[Stored data]
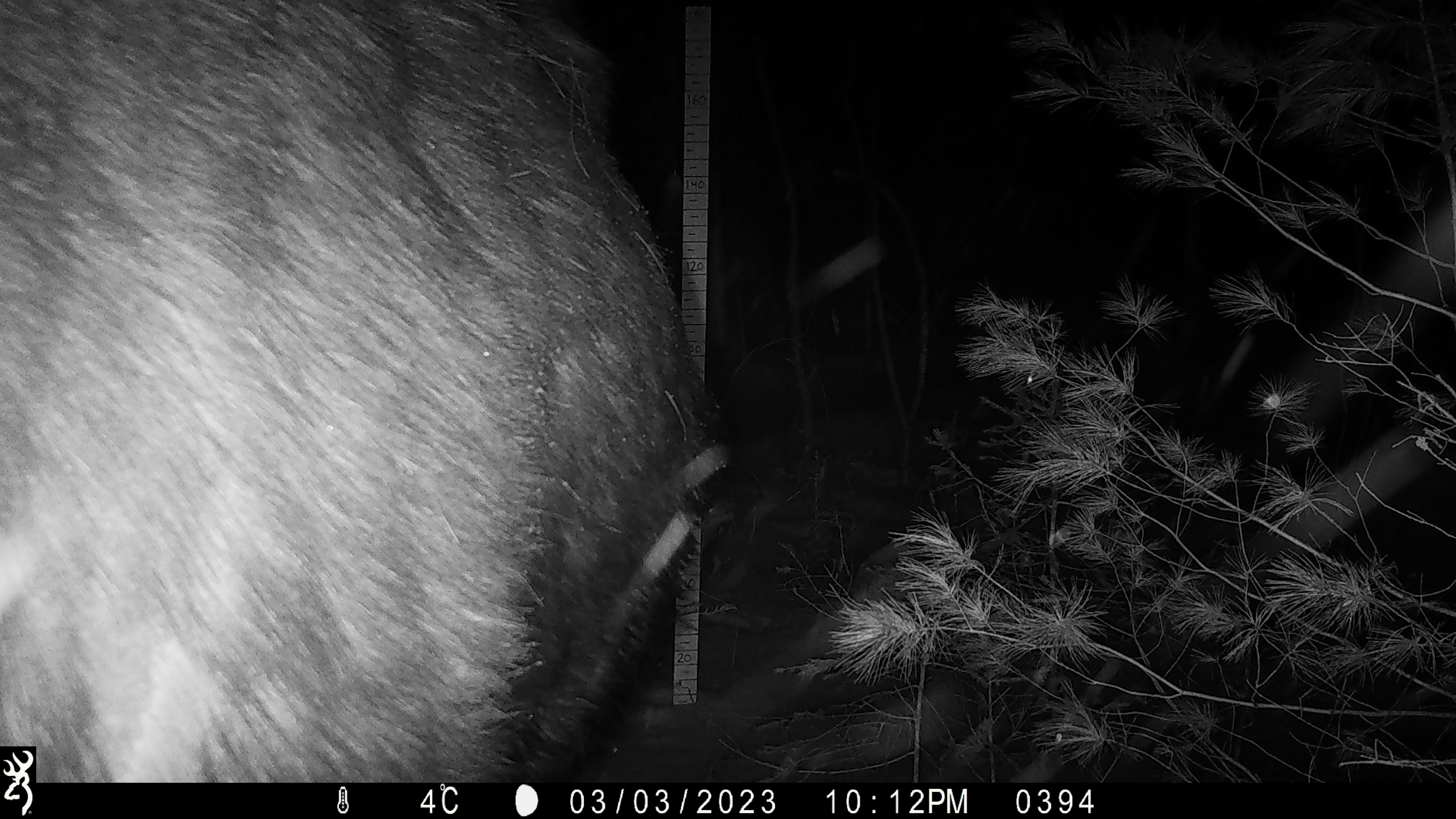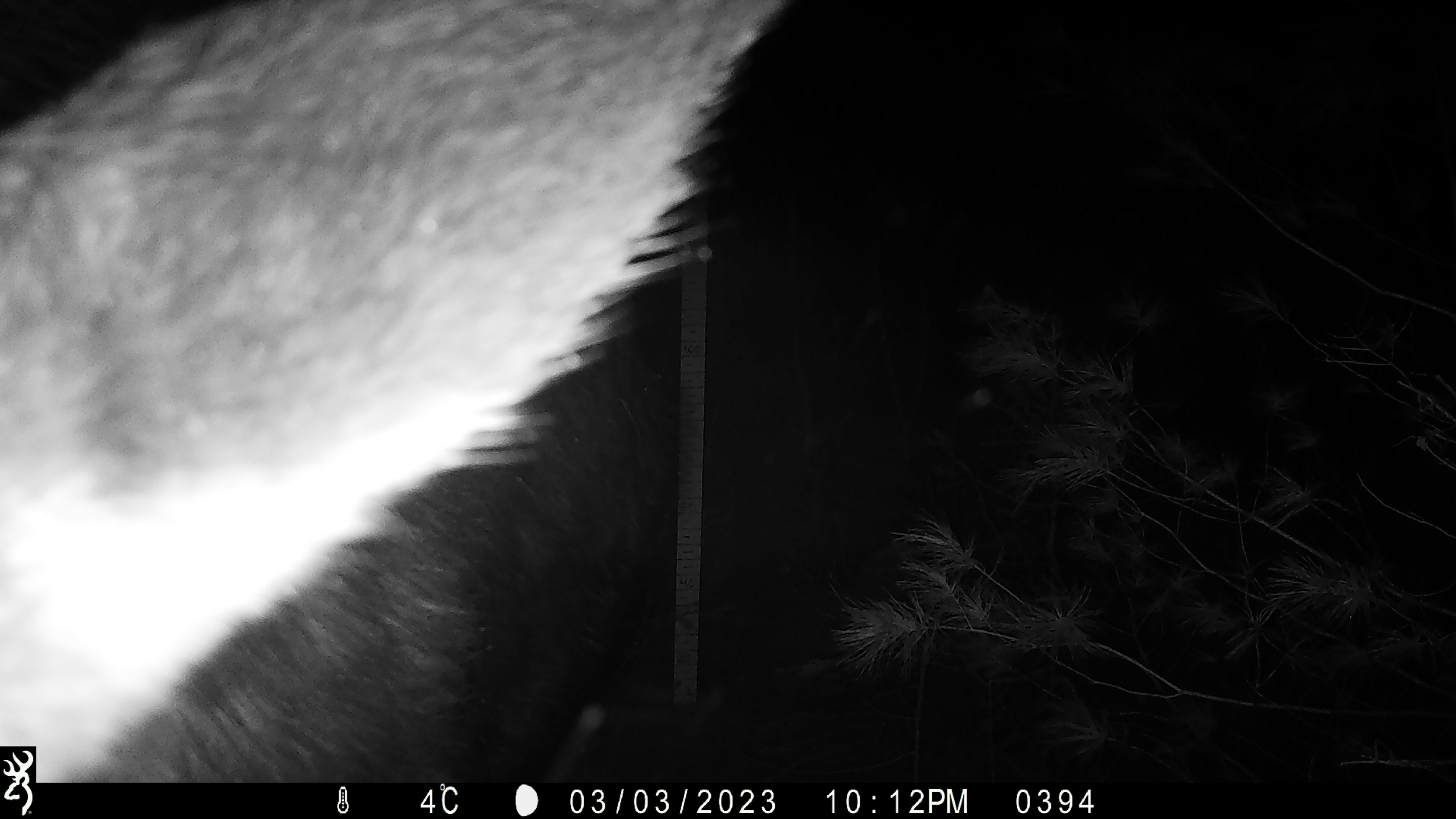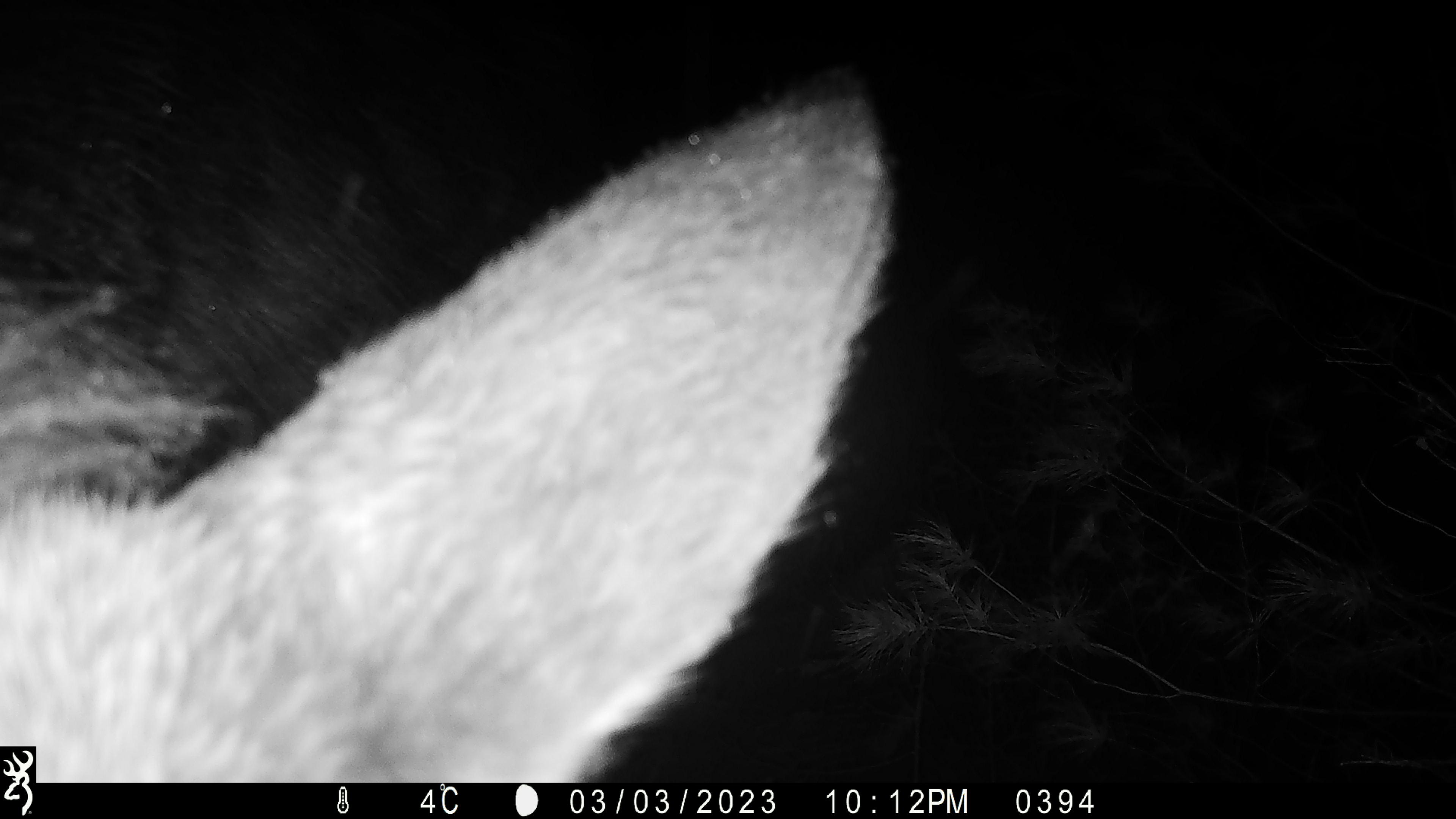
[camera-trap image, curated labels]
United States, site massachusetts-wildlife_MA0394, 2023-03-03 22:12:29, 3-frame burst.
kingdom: Animalia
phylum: Chordata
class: Mammalia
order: Artiodactyla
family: Cervidae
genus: Alces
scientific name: Alces alces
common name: moose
Moose (Alces alces).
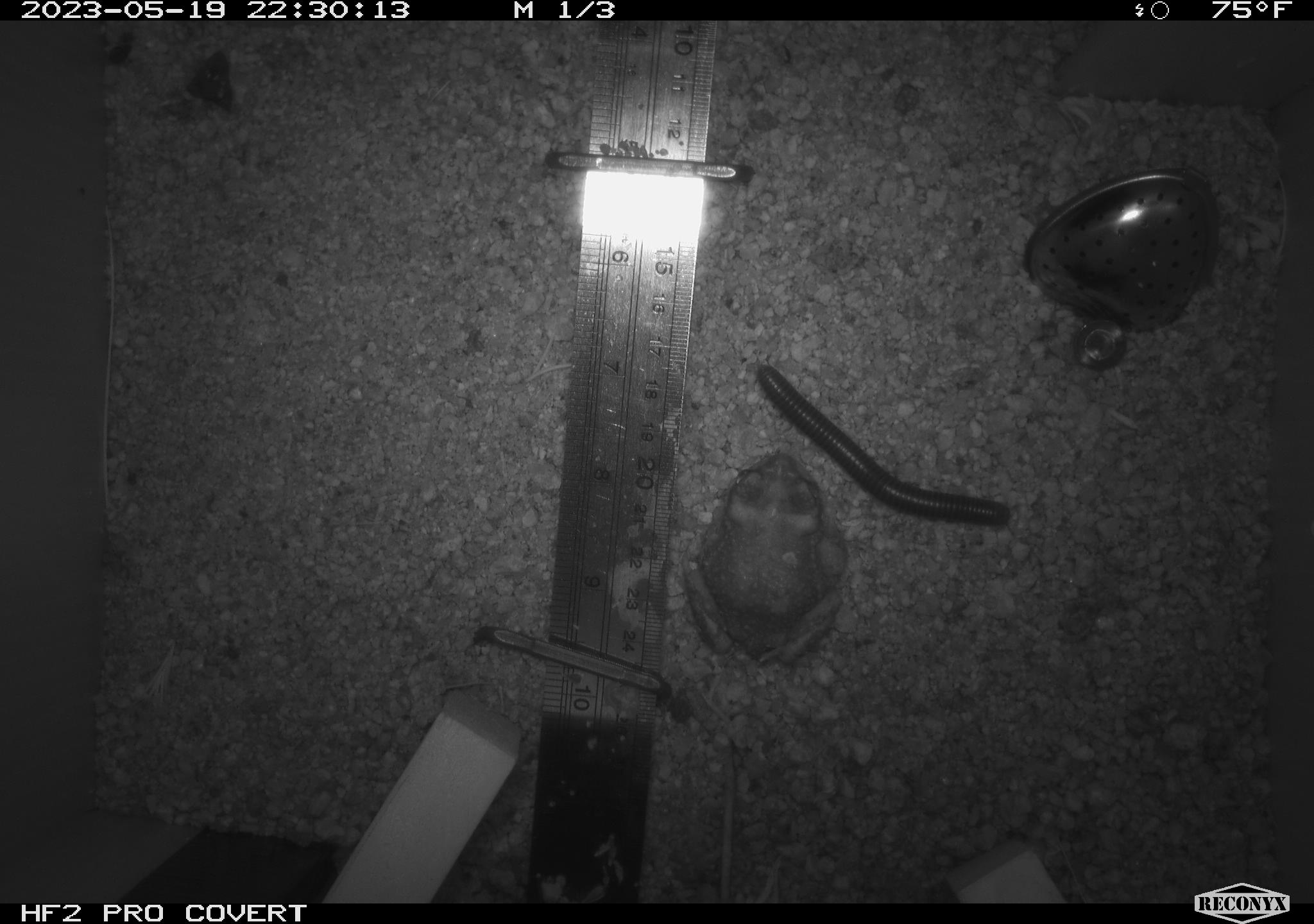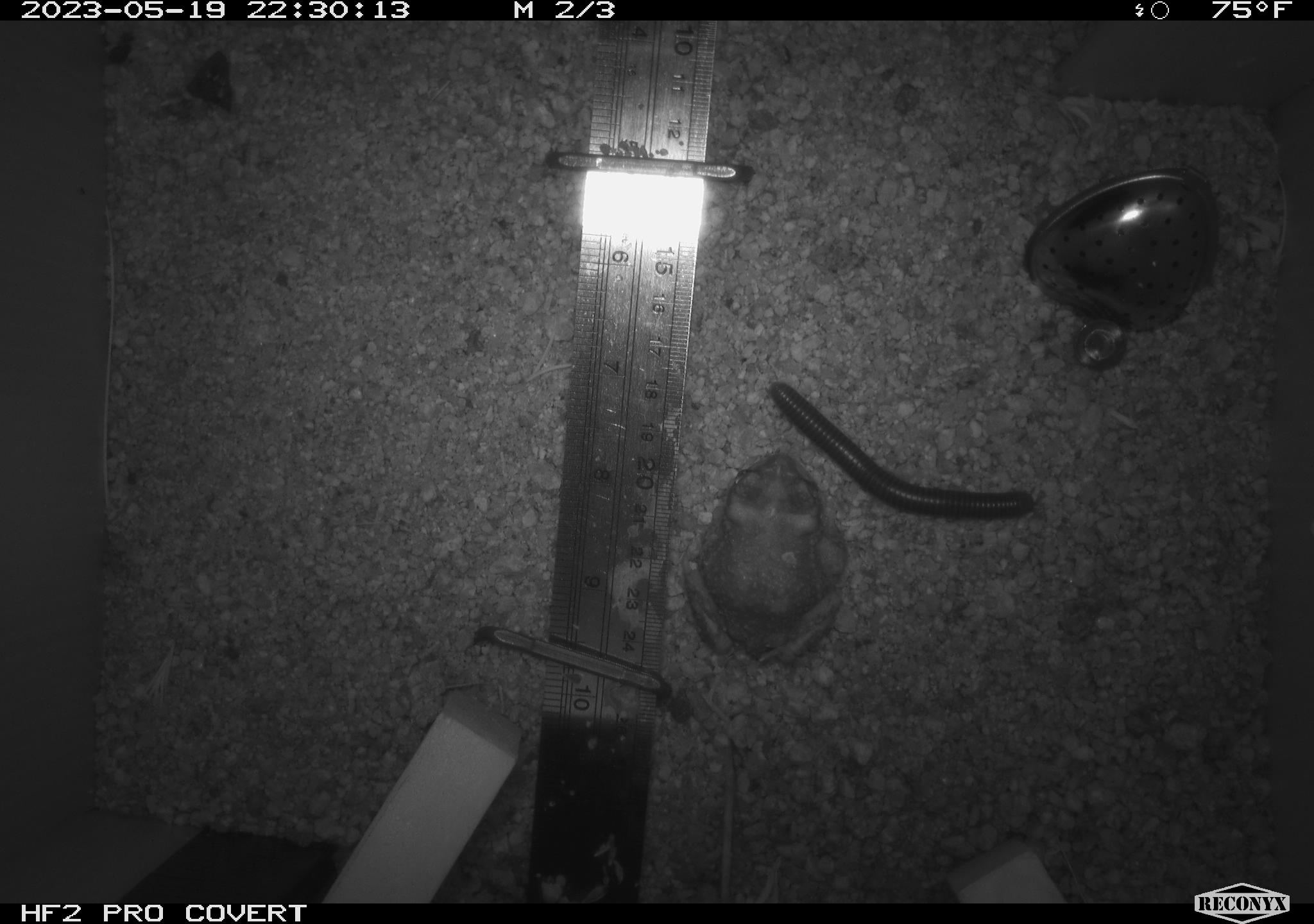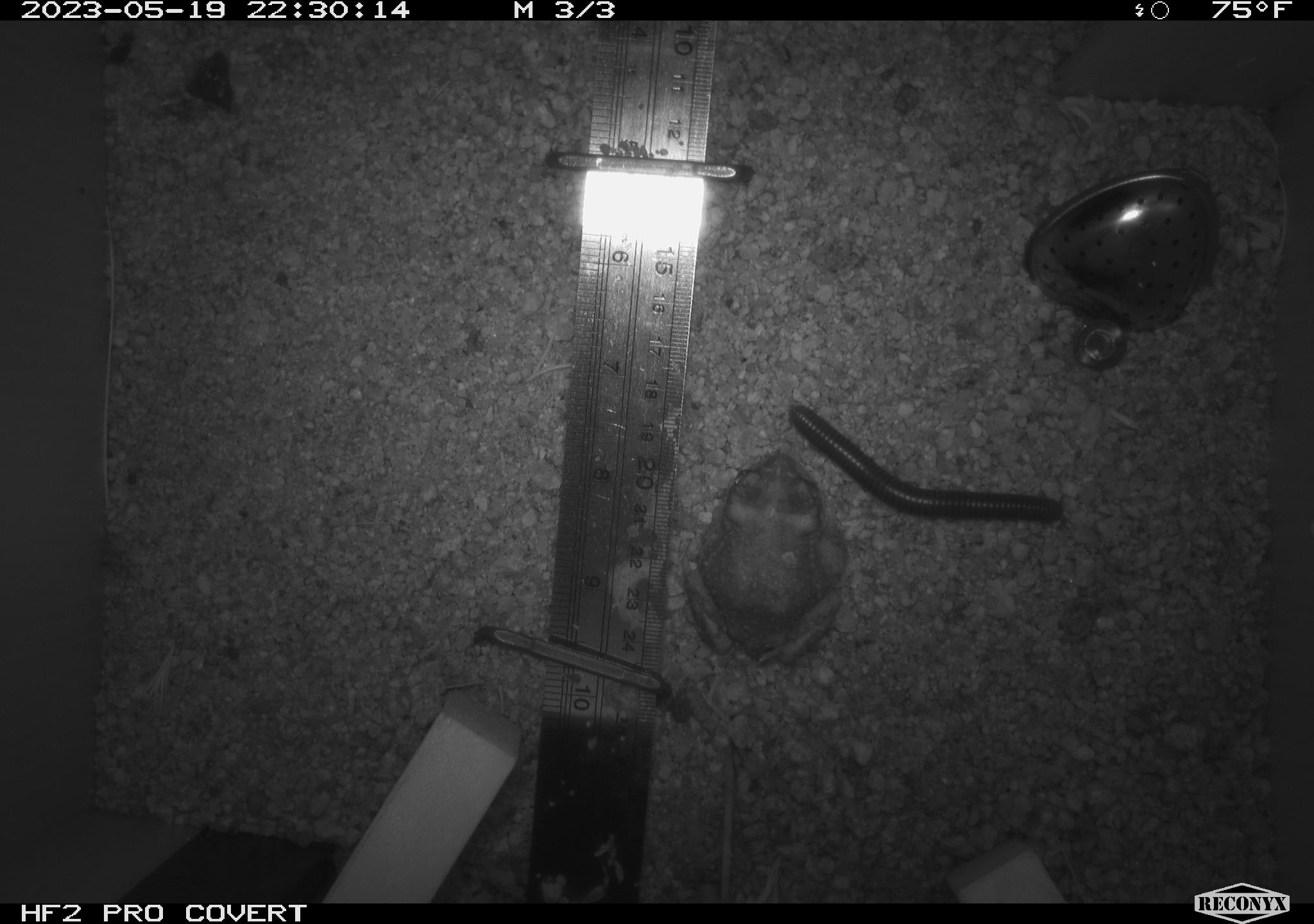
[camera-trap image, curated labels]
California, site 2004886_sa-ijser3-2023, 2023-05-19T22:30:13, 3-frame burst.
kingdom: Animalia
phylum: Chordata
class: Amphibia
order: Anura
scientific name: Anura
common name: frogs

**Task brief**.
Only one stretch of the records above is wanted: the lines between the one holding "United States, site" and the one holding "scientific name: Alces alces", inclusive, reproduced exactly.

**Expected answer**.
United States, site massachusetts-wildlife_MA0394, 2023-03-03 22:12:29, 3-frame burst.
kingdom: Animalia
phylum: Chordata
class: Mammalia
order: Artiodactyla
family: Cervidae
genus: Alces
scientific name: Alces alces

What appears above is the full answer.